* **Provided passage**
Partners of Prague College: the French Institute
by Alex Went, on 20 October 2017 13:36:29 CEST
M Pajon, can you start by telling us something about the history of the French Institute?
'Of course. The French Institute in Prague has a venerable history - it was started by Ernest Denis - a great friend of the first Czechoslovak president Tomas Masaryk - who laid the foundation stone. It was originally a department of the University of Paris - the Sorbonne, who endowed the library (today containing 70,000 volumes). After the second world war, the building became the property of the French state. During the cold war the library was still in place, but it was more difficult to access. According to communist law, the building had to be divided into apartments, so it became the home of French diplomats. From the building opposite on Stepanska street they spied on people coming to the building, but even so, dissidents were able to come here and gain access to the French press.'
And what role did the institute play during the decline of communism?
‘During the 70 and 80s events continued to be held - lectures and screenings; and the institute continued to play a diplomatic role. For instance when Vaclav Havel was awarded an honorary doctorate by the University of Toulouse, he was unable to travel to France, so the director of the French Institute awarded it here in his private apartment!'
"We feel this relationship is particularly effective because Prague College is an international private university, modern, and with a youthful outlook" - Alexandre Pajon, deputy director of the French Institute in Prague
What is your own background?
'I have a doctorate in History and originally taught in Paris, before moving in to the sphere of international cooperation. I still publish - my specialism is in French intellectual life in the inter-war years, for example Levi-Strauss. I’m a German speaker with a particular love for Central Europe, which is why I returned here after stints in Morocco and Greece. The biggest difference is that in 1994 when I first visited Prague, there were many German speakers, but when I returned I found that fewer people spoke the language and I had, so to speak, lost my ‘key’. That was a major change for me personally.'
And how has the institute moved with the times?
'After 1989, the Institute’s focus shifted very much towards education. During the cold war, Czechs were able to learn French, as the socialist government was keen to promote French values against the Anglo-Saxon. And we still are organizing French courses today, for around 3000 students per year. French culture, the library, teaching French, and fostering educational co-operation between schools and universities in France and here. We had a number of famous educationalists, including for example, Vladimir Jankélévitch.'
And as a cultural centre?

* **About this task**
Rewrite everything in the interview from "Partners of Prague" down to "the French Institute?", putting "Institut français" wherever "French Institute" appears. The data after this point is separate material, unrelated to the interview.

* **Source material**
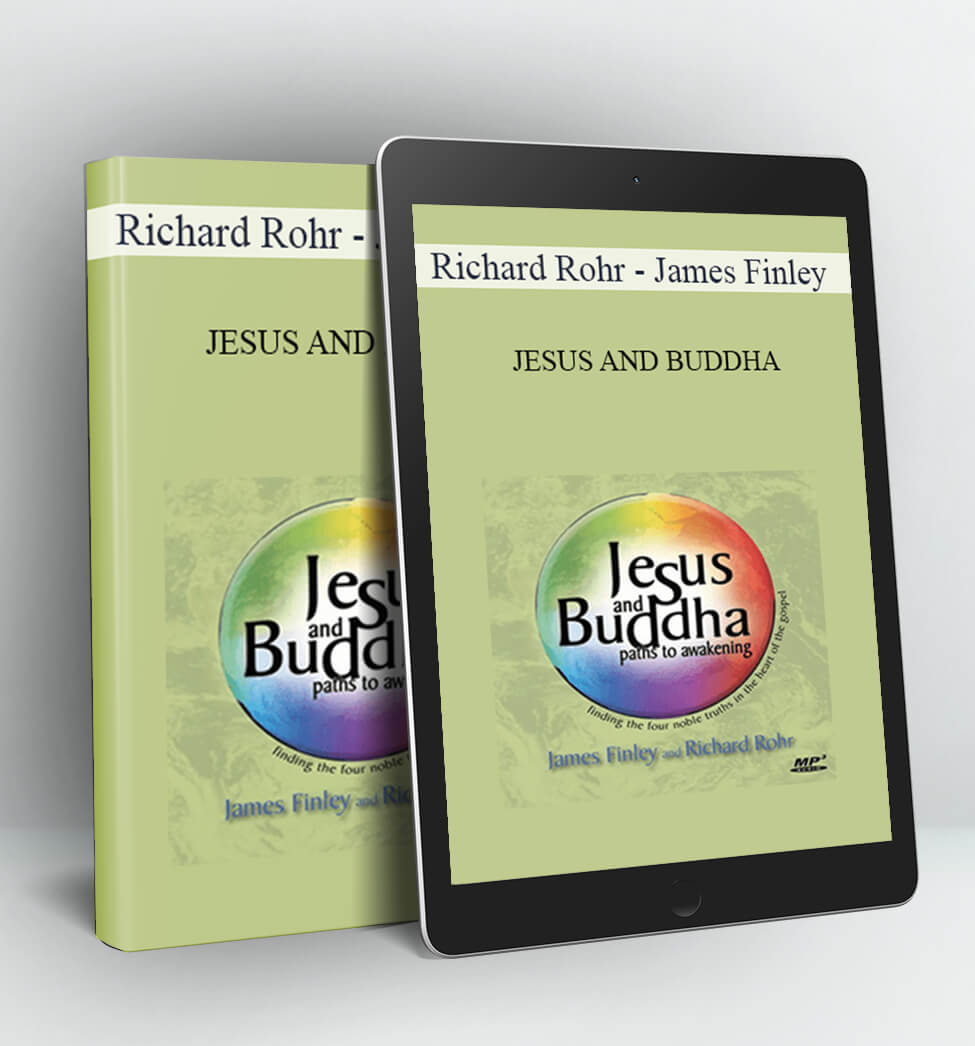 JESUS AND BUDDHA - Richard Rohr. James Finley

* **Response to the task**
Partners of Prague College: the Institut français
by Alex Went, on 20 October 2017 13:36:29 CEST
M Pajon, can you start by telling us something about the history of the Institut français?